In [11]:
from langchain_community.document_loaders import TextLoader
from langchain_text_splitters import CharacterTextSplitter
from langchain_openai import OpenAIEmbeddings
from langchain.embeddings import HuggingFaceEmbeddings
from langchain_chroma import Chroma

In [5]:
from dotenv import load_dotenv

load_dotenv()

True

In [6]:
import pandas as pd

books = pd.read_csv("books_cleaned.csv")

In [8]:
books['tagged_description'].to_csv("tagged_description.txt", index=False,
                                    header=False, sep="\n")

In [None]:
raw_documents = TextLoader("tagged_description.txt").load()

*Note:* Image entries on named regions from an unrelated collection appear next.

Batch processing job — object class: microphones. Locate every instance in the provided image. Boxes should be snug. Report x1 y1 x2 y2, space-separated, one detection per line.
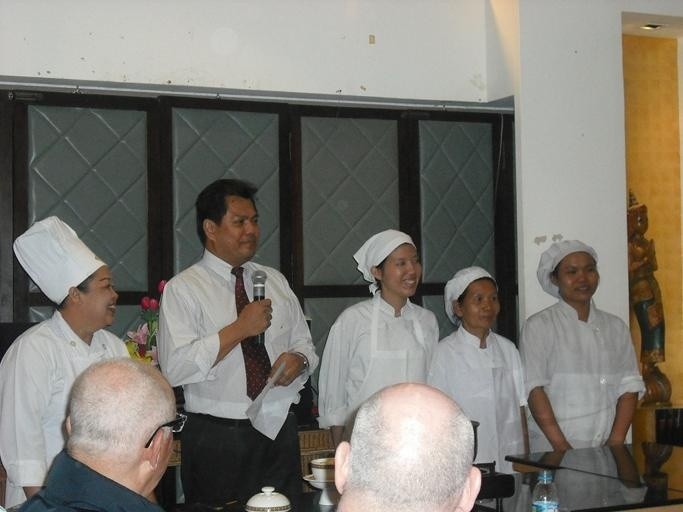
252 270 267 345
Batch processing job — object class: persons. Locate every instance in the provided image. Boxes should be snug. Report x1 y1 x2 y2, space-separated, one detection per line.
5 356 187 510
429 266 527 511
317 226 439 450
0 264 130 510
517 445 648 512
519 240 646 452
155 179 318 502
333 383 481 511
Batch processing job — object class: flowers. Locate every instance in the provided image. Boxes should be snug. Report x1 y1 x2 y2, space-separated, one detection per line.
127 279 167 349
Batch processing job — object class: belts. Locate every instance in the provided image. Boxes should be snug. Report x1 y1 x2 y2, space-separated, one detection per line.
208 415 251 427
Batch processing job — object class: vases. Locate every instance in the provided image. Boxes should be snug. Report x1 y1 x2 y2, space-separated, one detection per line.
146 346 158 364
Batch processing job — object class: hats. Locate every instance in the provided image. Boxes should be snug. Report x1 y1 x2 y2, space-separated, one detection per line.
13 215 108 306
443 265 498 327
537 240 598 298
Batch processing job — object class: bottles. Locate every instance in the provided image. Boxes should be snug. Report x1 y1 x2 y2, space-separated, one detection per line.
531 470 560 512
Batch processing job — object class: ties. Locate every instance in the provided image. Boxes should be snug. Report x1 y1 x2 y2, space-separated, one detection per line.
231 266 271 401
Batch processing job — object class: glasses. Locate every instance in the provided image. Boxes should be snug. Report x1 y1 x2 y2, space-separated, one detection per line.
145 412 188 449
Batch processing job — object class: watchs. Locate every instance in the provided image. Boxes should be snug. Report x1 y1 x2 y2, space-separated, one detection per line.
291 351 309 368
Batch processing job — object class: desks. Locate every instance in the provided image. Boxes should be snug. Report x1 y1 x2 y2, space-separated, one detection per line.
154 469 683 512
505 443 683 492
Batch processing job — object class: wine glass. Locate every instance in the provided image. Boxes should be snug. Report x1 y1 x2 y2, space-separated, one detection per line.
303 474 339 505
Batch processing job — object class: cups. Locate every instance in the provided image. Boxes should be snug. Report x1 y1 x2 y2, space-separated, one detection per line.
312 458 335 480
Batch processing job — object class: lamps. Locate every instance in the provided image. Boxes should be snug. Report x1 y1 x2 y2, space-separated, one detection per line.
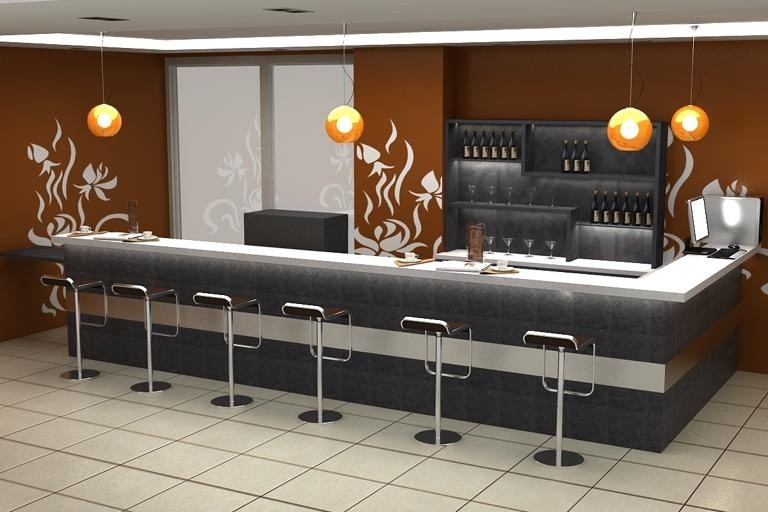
672 25 710 142
607 11 657 149
325 14 364 140
86 29 123 135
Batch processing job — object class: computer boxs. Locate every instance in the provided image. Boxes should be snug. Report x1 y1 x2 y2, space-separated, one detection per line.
702 196 764 247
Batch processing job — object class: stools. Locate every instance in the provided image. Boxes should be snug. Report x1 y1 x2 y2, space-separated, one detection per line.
41 274 108 381
283 303 355 426
113 285 179 394
194 291 285 403
522 327 603 467
401 315 479 443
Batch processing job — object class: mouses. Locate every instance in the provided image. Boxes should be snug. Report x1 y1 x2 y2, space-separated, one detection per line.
728 244 739 248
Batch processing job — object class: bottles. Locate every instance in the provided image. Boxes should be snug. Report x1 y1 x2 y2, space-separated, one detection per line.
633 192 642 225
480 131 488 159
471 131 479 158
561 139 570 173
643 192 653 227
611 191 619 224
621 191 631 225
581 140 592 174
488 132 498 159
571 140 580 172
462 131 469 158
500 131 509 159
591 190 599 224
600 190 610 224
508 132 517 159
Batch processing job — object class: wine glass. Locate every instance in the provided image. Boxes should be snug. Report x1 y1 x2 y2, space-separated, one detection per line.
483 234 496 254
525 184 537 208
502 237 514 256
543 184 559 208
487 185 496 204
468 184 479 204
524 238 535 258
503 186 513 206
546 240 558 259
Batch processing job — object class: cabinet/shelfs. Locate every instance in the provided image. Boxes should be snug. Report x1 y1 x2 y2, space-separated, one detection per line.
242 209 348 254
434 119 669 277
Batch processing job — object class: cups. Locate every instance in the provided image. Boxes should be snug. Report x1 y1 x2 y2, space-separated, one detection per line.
405 252 418 261
80 225 91 232
496 260 508 268
144 231 152 237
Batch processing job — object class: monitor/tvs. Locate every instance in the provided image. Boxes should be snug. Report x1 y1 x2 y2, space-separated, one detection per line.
682 195 717 255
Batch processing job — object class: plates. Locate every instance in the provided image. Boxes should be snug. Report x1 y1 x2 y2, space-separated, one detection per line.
73 231 93 234
400 259 421 263
138 236 158 241
491 267 514 272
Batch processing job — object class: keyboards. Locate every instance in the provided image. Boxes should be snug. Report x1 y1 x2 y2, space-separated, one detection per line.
707 248 739 257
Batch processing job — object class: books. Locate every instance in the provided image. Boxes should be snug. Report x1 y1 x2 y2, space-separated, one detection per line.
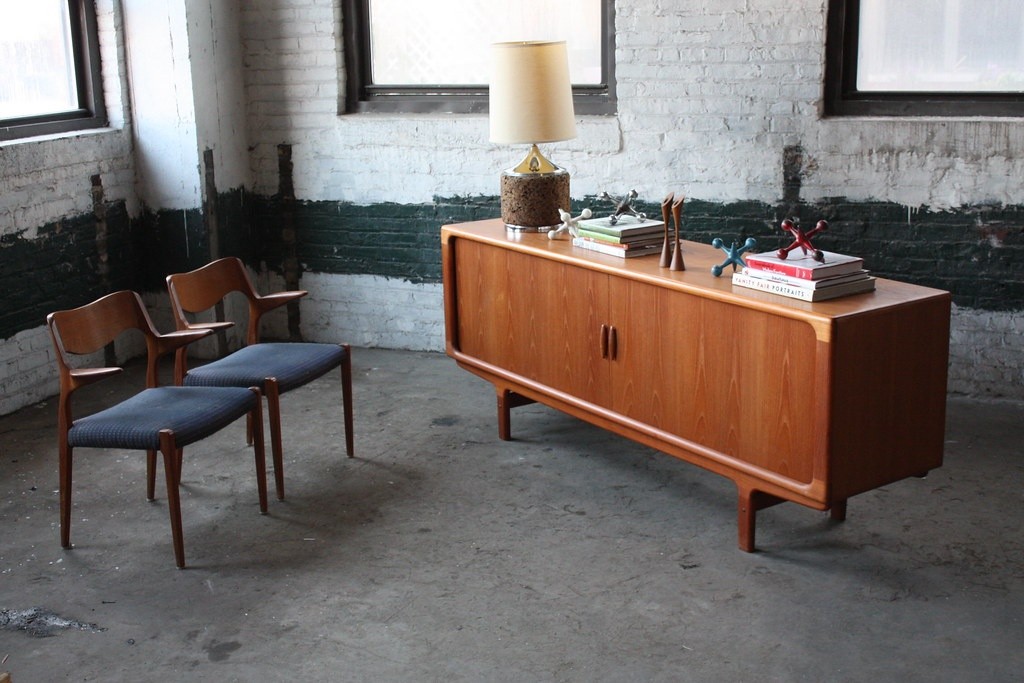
573 214 683 260
732 246 877 302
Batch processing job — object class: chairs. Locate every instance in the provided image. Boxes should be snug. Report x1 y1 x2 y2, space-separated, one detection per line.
47 290 267 569
165 257 354 502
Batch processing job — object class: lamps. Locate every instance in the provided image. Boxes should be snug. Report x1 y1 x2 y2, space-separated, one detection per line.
488 39 579 231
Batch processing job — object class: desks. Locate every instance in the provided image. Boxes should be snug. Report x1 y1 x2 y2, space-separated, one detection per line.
441 217 952 554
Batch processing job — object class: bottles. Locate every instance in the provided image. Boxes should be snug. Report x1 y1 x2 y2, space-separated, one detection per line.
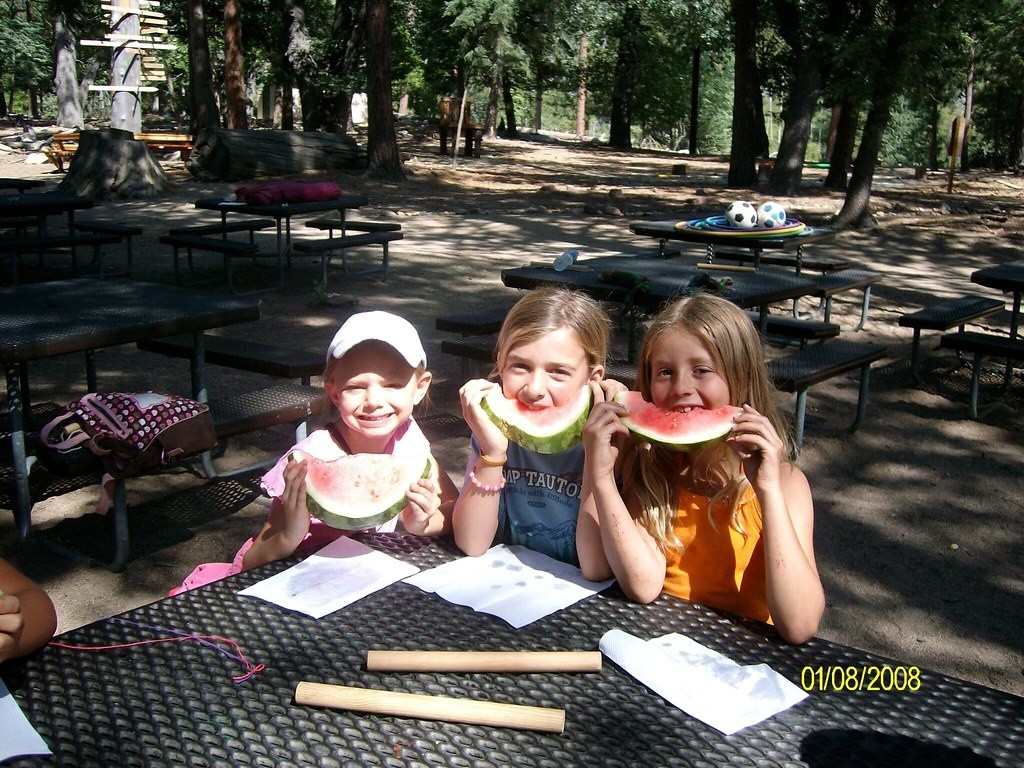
552 251 581 271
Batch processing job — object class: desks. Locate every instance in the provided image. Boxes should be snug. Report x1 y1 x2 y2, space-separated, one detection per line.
629 215 871 348
0 177 134 286
0 275 310 573
173 195 390 298
0 535 1024 768
460 257 869 458
912 259 1024 420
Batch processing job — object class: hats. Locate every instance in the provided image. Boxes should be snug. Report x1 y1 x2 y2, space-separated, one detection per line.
325 311 428 371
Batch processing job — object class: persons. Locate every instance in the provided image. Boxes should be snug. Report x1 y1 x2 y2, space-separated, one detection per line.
272 97 283 130
169 308 459 600
244 98 257 126
141 92 186 124
0 552 57 665
447 287 637 582
583 292 826 644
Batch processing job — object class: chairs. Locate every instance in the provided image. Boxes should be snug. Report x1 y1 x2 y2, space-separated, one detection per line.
439 96 484 158
0 195 1024 473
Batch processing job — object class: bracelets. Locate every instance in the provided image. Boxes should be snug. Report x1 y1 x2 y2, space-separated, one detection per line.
469 466 506 491
480 455 508 466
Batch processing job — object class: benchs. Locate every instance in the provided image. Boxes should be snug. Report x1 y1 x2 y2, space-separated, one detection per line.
45 133 194 173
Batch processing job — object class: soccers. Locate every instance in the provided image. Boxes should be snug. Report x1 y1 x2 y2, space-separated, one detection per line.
725 200 758 228
757 201 787 228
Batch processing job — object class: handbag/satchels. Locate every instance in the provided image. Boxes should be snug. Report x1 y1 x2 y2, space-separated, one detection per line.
42 391 217 468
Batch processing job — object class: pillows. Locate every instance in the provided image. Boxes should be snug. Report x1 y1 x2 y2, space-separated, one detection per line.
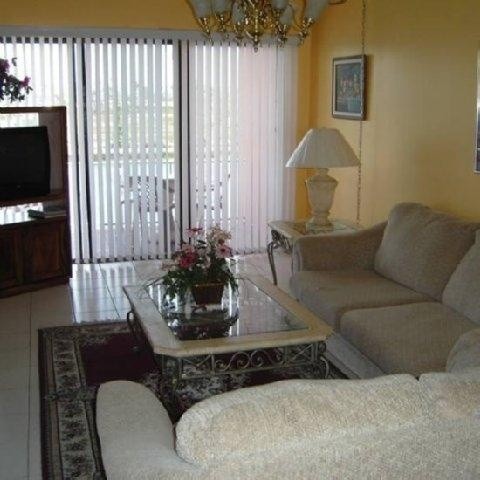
441 230 480 325
373 202 480 301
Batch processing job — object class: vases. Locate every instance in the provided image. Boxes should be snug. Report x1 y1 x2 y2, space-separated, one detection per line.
191 284 224 306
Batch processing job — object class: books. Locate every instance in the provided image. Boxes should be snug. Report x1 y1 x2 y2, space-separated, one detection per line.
28 206 66 218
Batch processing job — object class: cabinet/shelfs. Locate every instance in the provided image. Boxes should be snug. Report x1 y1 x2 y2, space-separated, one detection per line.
0 106 73 299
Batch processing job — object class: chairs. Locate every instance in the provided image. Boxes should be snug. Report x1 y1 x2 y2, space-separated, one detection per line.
120 176 176 253
197 173 232 224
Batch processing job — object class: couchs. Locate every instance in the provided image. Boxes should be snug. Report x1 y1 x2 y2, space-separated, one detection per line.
287 202 480 380
95 330 480 479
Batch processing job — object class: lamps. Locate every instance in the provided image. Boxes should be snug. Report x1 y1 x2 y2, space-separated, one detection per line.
285 128 361 232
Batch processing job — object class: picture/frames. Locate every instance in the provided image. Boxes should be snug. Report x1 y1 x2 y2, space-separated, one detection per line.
331 55 367 121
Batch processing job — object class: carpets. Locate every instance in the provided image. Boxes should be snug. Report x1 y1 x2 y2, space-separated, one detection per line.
38 318 349 479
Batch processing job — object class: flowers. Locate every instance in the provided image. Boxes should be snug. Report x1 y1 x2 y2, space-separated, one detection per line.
0 57 33 103
140 224 239 304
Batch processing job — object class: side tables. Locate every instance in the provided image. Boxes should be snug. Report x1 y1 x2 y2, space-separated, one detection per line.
265 219 366 286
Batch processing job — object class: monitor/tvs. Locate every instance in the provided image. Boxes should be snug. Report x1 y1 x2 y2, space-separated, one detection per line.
0 126 51 207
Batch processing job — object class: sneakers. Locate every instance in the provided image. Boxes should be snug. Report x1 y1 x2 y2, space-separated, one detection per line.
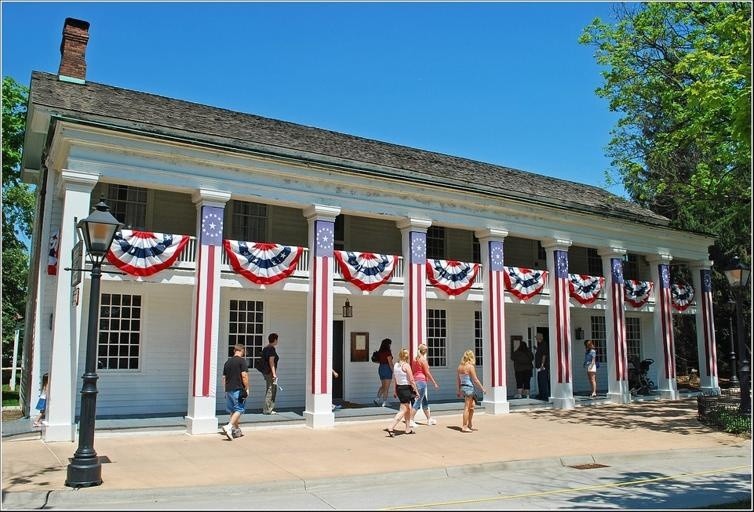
462 427 472 432
222 424 233 440
410 420 418 427
381 401 392 407
426 418 437 425
271 410 276 414
232 427 241 437
373 399 380 406
514 394 522 399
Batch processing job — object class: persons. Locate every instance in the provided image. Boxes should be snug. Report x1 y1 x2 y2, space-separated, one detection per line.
533 333 549 400
33 373 48 426
382 348 420 438
511 341 534 398
457 350 488 431
584 340 597 397
332 369 339 410
262 333 279 415
222 344 249 440
409 344 439 427
374 338 395 407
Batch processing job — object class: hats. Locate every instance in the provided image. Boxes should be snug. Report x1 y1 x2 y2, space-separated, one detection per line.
238 390 247 404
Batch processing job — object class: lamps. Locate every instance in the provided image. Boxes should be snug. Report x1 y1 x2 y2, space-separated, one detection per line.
343 298 352 317
575 328 584 340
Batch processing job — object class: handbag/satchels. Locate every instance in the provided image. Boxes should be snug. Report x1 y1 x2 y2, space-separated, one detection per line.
256 358 270 374
371 350 379 363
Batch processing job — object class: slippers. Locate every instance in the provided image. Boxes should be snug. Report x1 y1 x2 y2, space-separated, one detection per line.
405 429 416 434
386 429 395 437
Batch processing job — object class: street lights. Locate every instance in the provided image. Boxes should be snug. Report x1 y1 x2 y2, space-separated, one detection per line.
721 250 753 417
60 195 130 490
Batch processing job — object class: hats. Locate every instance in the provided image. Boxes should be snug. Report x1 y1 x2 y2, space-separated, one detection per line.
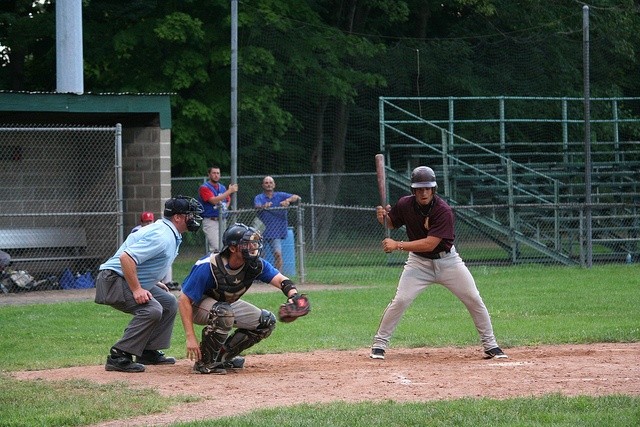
141 212 156 222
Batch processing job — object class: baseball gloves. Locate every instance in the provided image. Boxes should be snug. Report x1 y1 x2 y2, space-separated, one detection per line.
278 293 310 323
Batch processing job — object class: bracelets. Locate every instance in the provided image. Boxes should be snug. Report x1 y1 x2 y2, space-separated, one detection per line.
398 242 400 250
400 241 404 252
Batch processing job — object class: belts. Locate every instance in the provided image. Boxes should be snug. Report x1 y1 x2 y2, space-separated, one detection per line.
414 251 451 259
210 217 219 221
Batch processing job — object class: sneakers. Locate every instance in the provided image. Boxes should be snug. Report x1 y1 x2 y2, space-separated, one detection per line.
193 362 227 375
221 357 245 370
482 348 508 359
105 355 145 373
370 348 385 359
136 350 176 364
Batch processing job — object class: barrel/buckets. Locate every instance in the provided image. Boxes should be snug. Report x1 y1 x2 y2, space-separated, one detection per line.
261 227 296 276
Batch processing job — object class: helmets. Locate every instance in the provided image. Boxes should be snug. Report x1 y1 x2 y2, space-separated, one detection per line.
410 166 438 195
163 195 205 231
219 223 264 270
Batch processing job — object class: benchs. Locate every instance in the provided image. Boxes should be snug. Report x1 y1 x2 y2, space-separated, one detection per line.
0 227 99 276
383 140 640 259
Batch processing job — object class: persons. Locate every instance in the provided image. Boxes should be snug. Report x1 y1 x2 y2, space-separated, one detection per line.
131 212 154 233
196 167 238 253
94 194 204 372
254 176 299 273
369 166 507 360
178 222 310 375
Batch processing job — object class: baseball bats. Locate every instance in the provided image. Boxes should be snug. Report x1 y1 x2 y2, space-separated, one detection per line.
375 153 392 253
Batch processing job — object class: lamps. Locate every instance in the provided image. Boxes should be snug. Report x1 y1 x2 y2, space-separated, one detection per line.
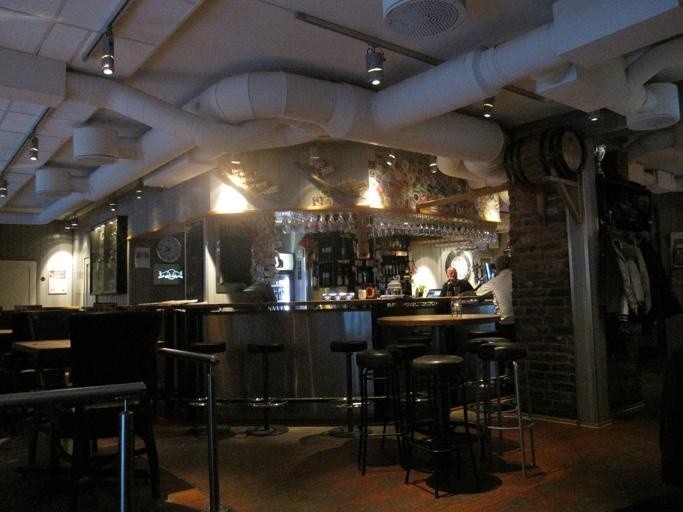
0 132 39 199
98 27 115 78
364 38 497 121
62 176 145 230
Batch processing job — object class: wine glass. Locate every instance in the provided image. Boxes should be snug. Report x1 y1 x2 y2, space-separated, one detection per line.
369 212 496 250
595 145 607 175
278 210 359 235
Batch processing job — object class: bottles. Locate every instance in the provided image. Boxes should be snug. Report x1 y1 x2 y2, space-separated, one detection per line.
446 281 453 296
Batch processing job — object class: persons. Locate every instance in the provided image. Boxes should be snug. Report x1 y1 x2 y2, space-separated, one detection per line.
476 255 512 335
438 267 475 297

text_splitter = CharacterTextSplitter(chunk_size=0, chunk_overlap=0, separator="\n")
documents = text_splitter.split_documents(raw_documents)

In [10]:
documents[0]

Document(metadata={'source': 'tagged_description.txt'}, page_content='9780002005883 A NOVEL THAT READERS and critics have been eagerly anticipating for over a decade, Gilead is an astonishingly imagined story of remarkable lives. John Ames is a preacher, the son of a preacher and the grandson (both maternal and paternal) of preachers. It’s 1956 in Gilead, Iowa, towards the end of the Reverend Ames’s life, and he is absorbed in recording his family’s story, a legacy for the young son he will never see grow up. Haunted by his grandfather’s presence, John tells of the rift between his grandfather and his father: the elder, an angry visionary who fought for the abolitionist cause, and his son, an ardent pacifist. He is troubled, too, by his prodigal namesake, Jack (John Ames) Boughton, his best friend’s lost son who returns to Gilead searching for forgiveness and redemption. Told in John Ames’s joyous, rambling voice that finds beauty, humour and truth in the smallest of life’s details, Gi

In [12]:
# db_books = Chroma.from_documents(documents, embedding=OpenAIEmbeddings())
db_books = Chroma.from_documents(documents, embedding=HuggingFaceEmbeddings(
    model_name="all-MiniLM-L6-v2"
))

  db_books = Chroma.from_documents(documents, embedding=HuggingFaceEmbeddings(
  from .autonotebook import tqdm as notebook_tqdm


In [13]:
query = 'A book to teach children about nature.' 

docs = db_books.similarity_search(query, k=5)

docs


[Document(id='d9444cdd-2039-4929-86fc-ed635ee1b027', metadata={'source': 'tagged_description.txt'}, page_content='9780786808069 Children will discover the exciting world of their own backyard in this introduction to familiar animals from cats and dogs to bugs and frogs. The combination of photographs, illustrations, and fun facts make this an accessible and delightful learning experience.'),
 Document(id='2531ca94-5a5a-4f75-b9b8-0e17d1a28898', metadata={'source': 'tagged_description.txt'}, page_content="9780786808380 Introduce your babies to birds, cats, dogs, and babies through fine art, illustration, and photographs. These books are a rare opportunity to expose little ones to a range of images on a single subject, from simple child's drawings and abstract art to playful photos. A brief text accompanies each image, introducing the baby to some basic -- and sometimes playful -- information about the subjects."),
 Document(id='4efdf9cc-adda-4ac5-950c-3215e493d591', metadata={'source': '

In [14]:
books[books['isbn13'] == int(docs[0].page_content.split()[0].strip())]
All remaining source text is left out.